[Start of Attachment]

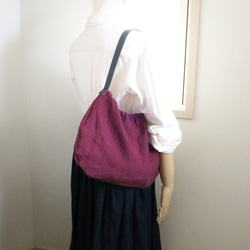 綾織リネンのギャザリングバッグ 5枚目の画像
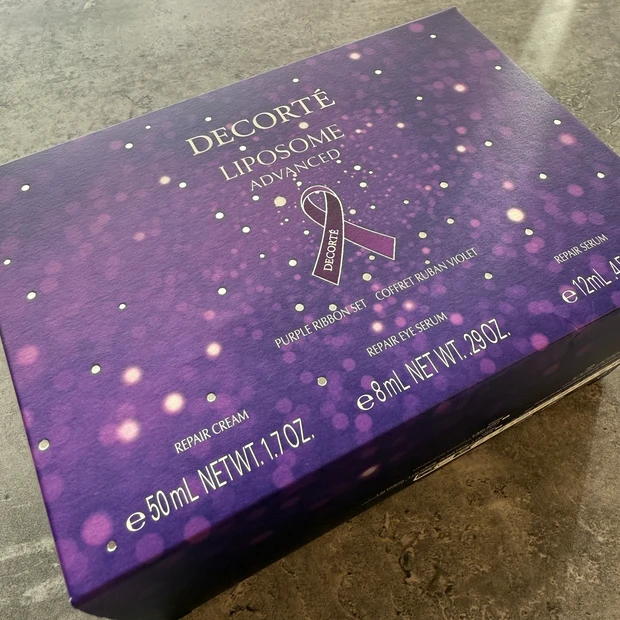 免税店で［decorte デコルテ］リポソーム アドバンスト　リペアクリーム　パープルリボン セット 2024をお得に購入！_7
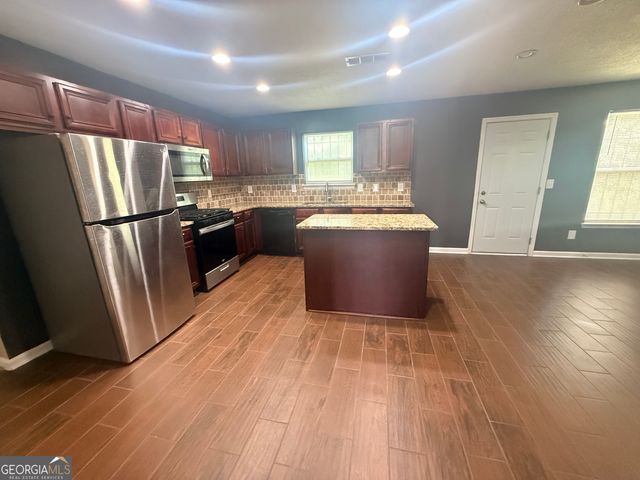 7155 Jumpers Trail, Fairburn, GA 30213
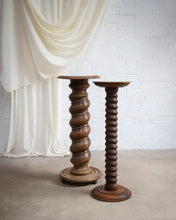 Load image into Gallery viewer, Heavy Oak Spiral Plinth
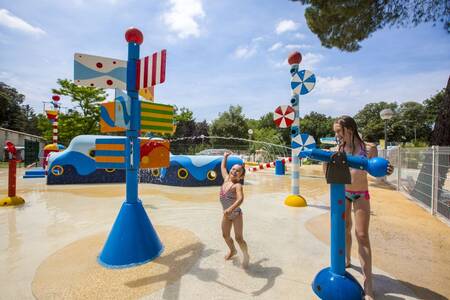 Children play in the water playground at the Roompot Plein Air des Chênes holiday park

[End of Attachment]

### DIRECTIONS
All lines from the line containing "7155 Jumpers Trail, Fairburn, GA 30213" through the end of the listing above are to be given again exactly; pictures are not part of the copy.

### EXERCISE RESPONSE
 7155 Jumpers Trail, Fairburn, GA 30213
 Load image into Gallery viewer, Heavy Oak Spiral Plinth
 Children play in the water playground at the Roompot Plein Air des Chênes holiday park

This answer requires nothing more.